Geopolitical Conflict Disclosure
In May 2022, the SEC published a sample comment letter stating that companies may have disclosure obligations related to the direct or indirect impact of Russia’s invasion of Ukraine. The comment letter states that companies should provide detailed disclosure regarding any direct or indirect exposure to Russia or Ukraine through the companies’ supply chains, operations, investments, assets or business relationships.
The Division of Corporation Finance has not published a sample comment letter on the Israel-Hamas conflict as of the date of this client update. Issuers that have direct or indirect exposure to the Israel-Hamas conflict, operations, investments or assets in the conflict area, or business relationships with companies that do, should evaluate any material impacts or risks of future impacts related to the Israel-Hamas conflict.

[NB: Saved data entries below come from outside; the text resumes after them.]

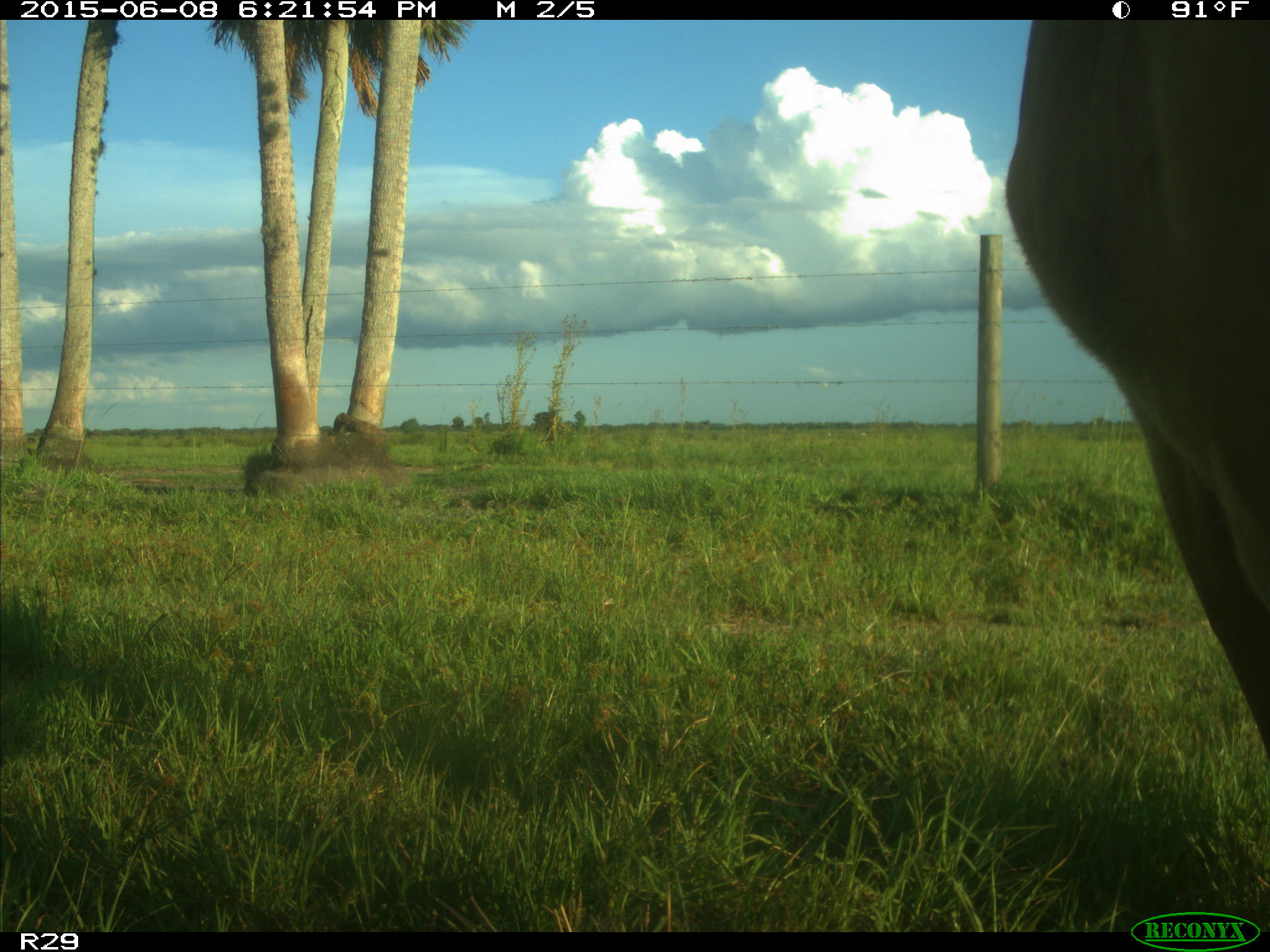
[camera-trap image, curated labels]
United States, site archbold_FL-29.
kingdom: Animalia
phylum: Chordata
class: Mammalia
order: Artiodactyla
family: Bovidae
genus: Bos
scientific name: Bos taurus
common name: domestic cow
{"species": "Bos taurus (domestic cow)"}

Disclosures by China-Based Companies
In July 2023, the SEC published a sample comment letter stating that companies based in or with a majority of their operations in the People’s Republic of China may have disclosure obligations relating to the reliability of their financial reporting, the regulatory environment in China and corporate governance matters. The SEC primarily (1) reminded companies of existing disclosure obligations under the Holding Foreign Companies Accountable Act (HFCAA); (2) sought disclosure about material risks related to the role of the government of the People’s Republic of China in the operations of China-based companies; and (3) noted that companies should evaluate their disclosure to provide investors with disclosure about the material impacts of certain statutes such as the Uyghur Forced Labor Prevention Act (UFLPA).
Crypto Assets Disclosure
In December 2022, the SEC published a sample comment letter regarding recent developments in crypto asset markets. The release of the letter represents an increased focus on crypto asset activities of public companies, especially with regard to risks implicated by bankruptcies in the industry, FTX being the most prominent. In the sample comment letter, the SEC focused on material impacts from the price and industry volatility of the crypto asset market, including whether the company has experienced any material change in financial condition or results of operation as a result of disruptions in the crypto asset market.
For a more detailed discussion, please see our Debevoise Update—FTX Collapse Causes SEC to Request Additional Crypto Asset Disclosures.